##### Text segment #####
Not to be overlooked, Loyd remained a dynamic scoring presence for the Fighting Irish during her rookie year, scoring in double figures 24 times while averaging 12.5 points (25th in BIG EAST), 5.2 rebounds, 2.1 assists and 1.0 steals per game with a .413 three-point percentage (would have been third in BIG EAST, but was five 3FG short of qualification) and .820 free throw percentage (third in BIG EAST). She was named the United States Basketball Writers Association National Freshman of the Year and the BIG EAST Freshman of the Year, while also collecting honorable mention all-conference and BIG EAST All-Freshman Team honors (the latter being a unanimous selection by the league’s coaches).

Ariel Braker (Jr., F, Grosse Pointe Woods, Mich./Grosse Pointe North)
Most Improved Player Award

Perhaps no player on the Notre Dame roster (if not the country) made bigger strides this season than Braker. After coming off the bench in 57 games during her first two years (and averaging 6.5 minutes per game in that span), Braker was tapped as the fifth starter in the high-powered Fighting Irish lineup early this season and never gave up that spot. The veteran post more than doubled her previous year’s averages in scoring (5.4 ppg.), rebounding (5.4 rpg.), blocked shots (team-high 1.25 bpg. – ninth in BIG EAST), assists (1.7 apg.), steals (1.1 spg.) and field goal percentage (team-high .581), all while appearing in 36 games and starting 33 times.

Braker registered at least one blocked shot in 28 games this season, including 14 games with multiple blocks. She also scored in double figures eight times (including a career-high 15 points on two occasions) after reaching that mark twice in her first two years combined. What’s more, Braker showed glimpses of further promise during Notre Dame’s five-game run to its third consecutive NCAA Women’s Final Four, averaging 6.4 points, 8.0 rebounds, 3.0 assists and 1.6 blocks per game with a .565 field goal percentage during the NCAA Championship.

Kaila Turner (Sr., G, Joliet, Ill./Marian Catholic)
Spirit Award

Championship teams are only as good as the players that lead them, and in Turner, Notre Dame had one of the very best in 2012-13. Selected as a co-captain prior to the season by her teammates, Turner led by example, battling back from a pair of near season-ending injuries (including a torn ulnar collateral ligament in her left elbow on Feb. 5 at Villanova, an injury that will require Tommy John surgery, almost unheard of for a basketball player) to become one of the primary reserves and catalysts for the Fighting Irish during the postseason.
##### Data extract #####
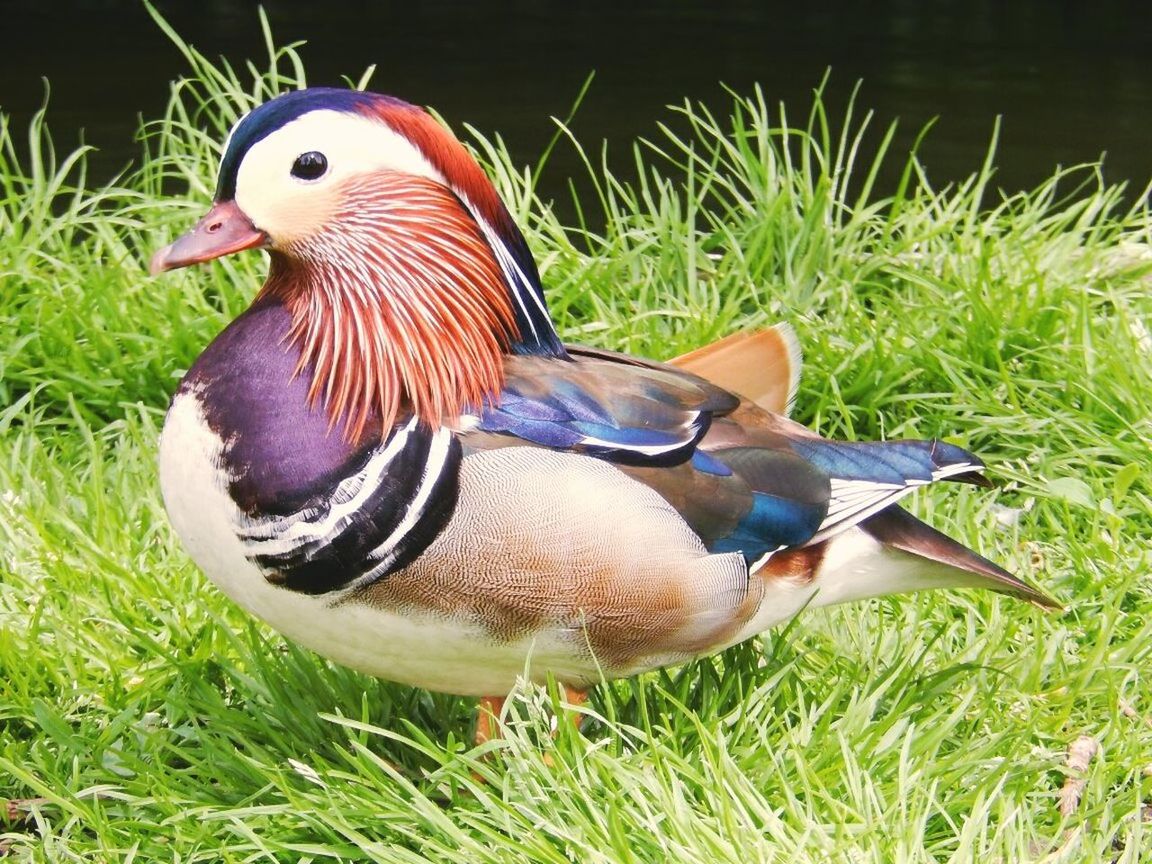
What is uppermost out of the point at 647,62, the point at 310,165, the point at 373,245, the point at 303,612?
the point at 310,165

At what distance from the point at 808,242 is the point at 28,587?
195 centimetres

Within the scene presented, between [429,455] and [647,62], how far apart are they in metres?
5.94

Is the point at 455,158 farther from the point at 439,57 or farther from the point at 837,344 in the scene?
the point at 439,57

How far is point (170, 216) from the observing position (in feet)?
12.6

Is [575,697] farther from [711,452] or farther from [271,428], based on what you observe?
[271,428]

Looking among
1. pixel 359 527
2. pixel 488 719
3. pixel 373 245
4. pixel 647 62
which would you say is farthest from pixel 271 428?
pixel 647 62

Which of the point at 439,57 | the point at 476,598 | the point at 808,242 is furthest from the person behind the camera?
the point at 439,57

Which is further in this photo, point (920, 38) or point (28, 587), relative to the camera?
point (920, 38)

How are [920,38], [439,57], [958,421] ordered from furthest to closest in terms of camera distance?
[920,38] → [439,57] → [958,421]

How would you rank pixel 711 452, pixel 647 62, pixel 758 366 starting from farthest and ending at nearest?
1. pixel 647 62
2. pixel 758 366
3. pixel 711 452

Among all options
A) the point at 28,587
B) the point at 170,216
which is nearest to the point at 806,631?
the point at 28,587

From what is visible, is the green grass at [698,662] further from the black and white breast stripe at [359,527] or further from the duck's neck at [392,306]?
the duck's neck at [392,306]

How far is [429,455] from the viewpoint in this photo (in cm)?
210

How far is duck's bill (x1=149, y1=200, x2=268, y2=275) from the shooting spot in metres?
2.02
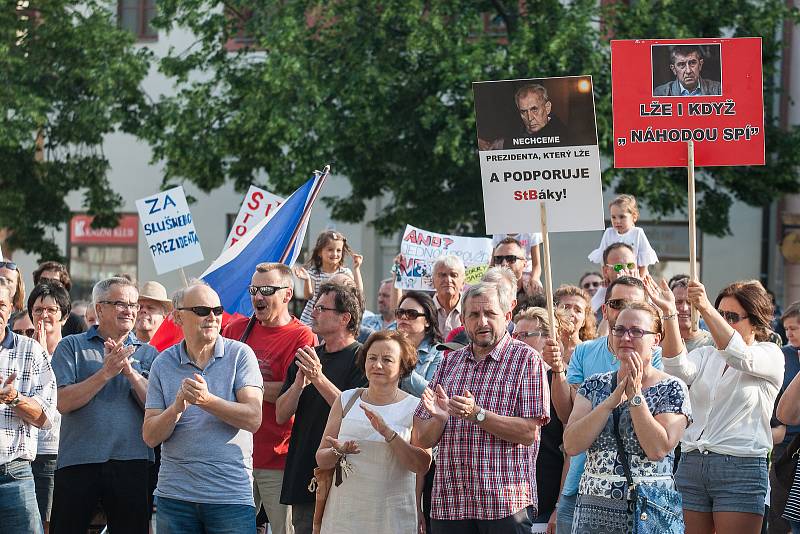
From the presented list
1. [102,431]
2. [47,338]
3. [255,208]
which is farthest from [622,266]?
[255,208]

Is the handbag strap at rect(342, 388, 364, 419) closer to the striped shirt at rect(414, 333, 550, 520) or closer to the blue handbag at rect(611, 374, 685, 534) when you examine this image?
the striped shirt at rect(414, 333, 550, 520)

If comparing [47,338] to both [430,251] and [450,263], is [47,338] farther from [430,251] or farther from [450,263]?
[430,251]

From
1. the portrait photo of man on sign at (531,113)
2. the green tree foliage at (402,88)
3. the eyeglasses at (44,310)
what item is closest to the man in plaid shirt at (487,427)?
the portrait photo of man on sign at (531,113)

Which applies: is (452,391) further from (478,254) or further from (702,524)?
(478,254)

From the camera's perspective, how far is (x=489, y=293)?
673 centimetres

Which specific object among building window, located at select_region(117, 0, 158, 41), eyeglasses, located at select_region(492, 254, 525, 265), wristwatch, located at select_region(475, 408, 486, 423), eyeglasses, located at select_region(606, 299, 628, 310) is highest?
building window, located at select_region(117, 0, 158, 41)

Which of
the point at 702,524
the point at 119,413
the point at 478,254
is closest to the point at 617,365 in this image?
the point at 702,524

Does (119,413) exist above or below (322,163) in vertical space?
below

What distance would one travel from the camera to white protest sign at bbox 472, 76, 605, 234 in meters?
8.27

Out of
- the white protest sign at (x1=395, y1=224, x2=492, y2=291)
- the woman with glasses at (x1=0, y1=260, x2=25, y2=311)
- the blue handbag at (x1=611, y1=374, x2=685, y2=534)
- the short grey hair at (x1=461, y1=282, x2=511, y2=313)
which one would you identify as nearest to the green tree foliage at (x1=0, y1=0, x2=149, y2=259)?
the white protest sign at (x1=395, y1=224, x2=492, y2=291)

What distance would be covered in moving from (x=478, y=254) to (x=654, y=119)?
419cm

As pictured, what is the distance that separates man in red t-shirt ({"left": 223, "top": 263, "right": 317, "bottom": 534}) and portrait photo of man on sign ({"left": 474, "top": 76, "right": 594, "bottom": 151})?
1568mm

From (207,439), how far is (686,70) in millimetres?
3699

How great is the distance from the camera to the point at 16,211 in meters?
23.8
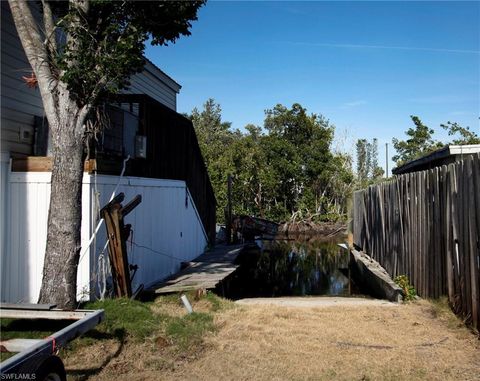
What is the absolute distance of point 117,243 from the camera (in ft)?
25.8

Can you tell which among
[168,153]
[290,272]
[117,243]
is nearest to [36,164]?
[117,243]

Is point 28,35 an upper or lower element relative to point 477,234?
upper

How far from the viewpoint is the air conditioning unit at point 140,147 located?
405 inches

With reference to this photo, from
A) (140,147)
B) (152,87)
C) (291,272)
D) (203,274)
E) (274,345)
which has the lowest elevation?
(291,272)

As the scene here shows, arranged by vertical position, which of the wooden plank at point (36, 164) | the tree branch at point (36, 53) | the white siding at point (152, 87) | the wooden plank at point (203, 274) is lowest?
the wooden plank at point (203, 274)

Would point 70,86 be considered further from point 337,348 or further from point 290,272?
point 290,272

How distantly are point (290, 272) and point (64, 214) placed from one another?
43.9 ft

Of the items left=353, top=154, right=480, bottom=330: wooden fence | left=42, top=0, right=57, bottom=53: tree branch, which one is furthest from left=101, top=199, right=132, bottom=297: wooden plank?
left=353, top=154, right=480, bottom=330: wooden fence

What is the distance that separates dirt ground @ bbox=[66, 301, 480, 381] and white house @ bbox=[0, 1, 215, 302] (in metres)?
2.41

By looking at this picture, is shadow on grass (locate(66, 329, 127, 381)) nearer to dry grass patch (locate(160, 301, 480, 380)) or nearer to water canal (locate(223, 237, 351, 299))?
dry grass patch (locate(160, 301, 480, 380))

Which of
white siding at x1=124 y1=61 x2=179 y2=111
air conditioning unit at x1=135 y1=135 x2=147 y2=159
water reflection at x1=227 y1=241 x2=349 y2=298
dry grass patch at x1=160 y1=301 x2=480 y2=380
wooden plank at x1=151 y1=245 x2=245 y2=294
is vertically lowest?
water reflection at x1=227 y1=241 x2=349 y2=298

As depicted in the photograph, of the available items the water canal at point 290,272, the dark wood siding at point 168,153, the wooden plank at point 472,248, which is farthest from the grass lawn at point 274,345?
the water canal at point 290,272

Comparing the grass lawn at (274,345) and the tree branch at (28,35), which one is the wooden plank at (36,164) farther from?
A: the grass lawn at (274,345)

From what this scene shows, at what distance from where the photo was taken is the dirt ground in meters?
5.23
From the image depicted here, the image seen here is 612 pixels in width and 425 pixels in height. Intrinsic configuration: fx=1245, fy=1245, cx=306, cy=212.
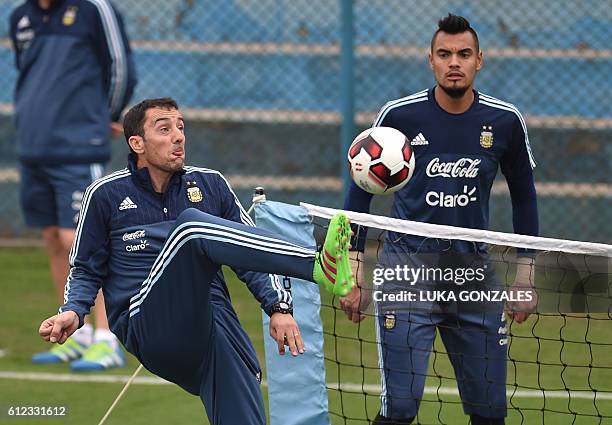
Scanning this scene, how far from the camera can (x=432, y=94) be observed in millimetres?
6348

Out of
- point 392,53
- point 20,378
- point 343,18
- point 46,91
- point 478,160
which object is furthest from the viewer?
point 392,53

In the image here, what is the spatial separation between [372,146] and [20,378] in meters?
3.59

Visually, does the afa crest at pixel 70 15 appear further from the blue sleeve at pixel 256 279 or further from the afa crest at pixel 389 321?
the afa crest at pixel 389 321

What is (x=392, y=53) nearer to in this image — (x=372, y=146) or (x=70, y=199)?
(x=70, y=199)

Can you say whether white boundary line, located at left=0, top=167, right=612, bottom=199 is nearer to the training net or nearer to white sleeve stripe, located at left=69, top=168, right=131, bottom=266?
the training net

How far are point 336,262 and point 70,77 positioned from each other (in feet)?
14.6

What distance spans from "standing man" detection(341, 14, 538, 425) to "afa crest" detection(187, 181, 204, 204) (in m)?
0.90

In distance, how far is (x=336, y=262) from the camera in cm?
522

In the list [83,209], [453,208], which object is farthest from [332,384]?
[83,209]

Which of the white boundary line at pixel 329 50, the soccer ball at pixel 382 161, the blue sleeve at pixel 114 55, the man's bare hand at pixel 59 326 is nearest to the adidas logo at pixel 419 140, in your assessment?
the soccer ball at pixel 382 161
#####
# Exercise goal
Continue the profiles of the Notre Dame women's basketball award winners, starting right after their last sentence.

# Expected answer
In her final season at Notre Dame, Turner averaged a career-high 3.9 points, 1.2 rebounds and 1.2 steals per game while scoring in double figures three times (including a season-high 12 points in a BIG EAST Championship semifinal win over No. 16/15 Louisville). She also ranked a close second on the team (and tops among guards) with a 1.75 assist/turnover ratio and was one of four Fighting Irish players to net at least 20 three-pointers this season.

Whitney Holloway (So., G, Plainfield, Ill./Montini Catholic)
Notre Dame Club of St. Joseph Valley Rockne Student-Athlete Award

A relentless player at both ends of the court, Holloway saw action in 27 games this season, averaging a career-high 2.7 points, 1.2 rebounds and 1.0 assists per game this year with a .474 field goal percentage. She also cracked double figures for the first time in her career with 15 points (6-9 FG, 1-1 3FG) on Dec. 19 in a win over Alabama A&M in the first round of the World Vision Classic in Las Vegas. She added a career-best four steals in that same game, and later set a personal best with five assists in a Jan. 26 victory over Providence at Purcell Pavilion.

In the classroom, Holloway has been an exemplary student, holding a 3.167 cumulative GPA as a psychology major in the College of Arts and Letters. She also earned a spot on the 2011-12 BIG EAST All-Academic Team (with the 2012-13 team announcement pending), and she joins McBride as the women’s basketball team representatives on the Notre Dame Student-Athlete Advisory Council (SAAC).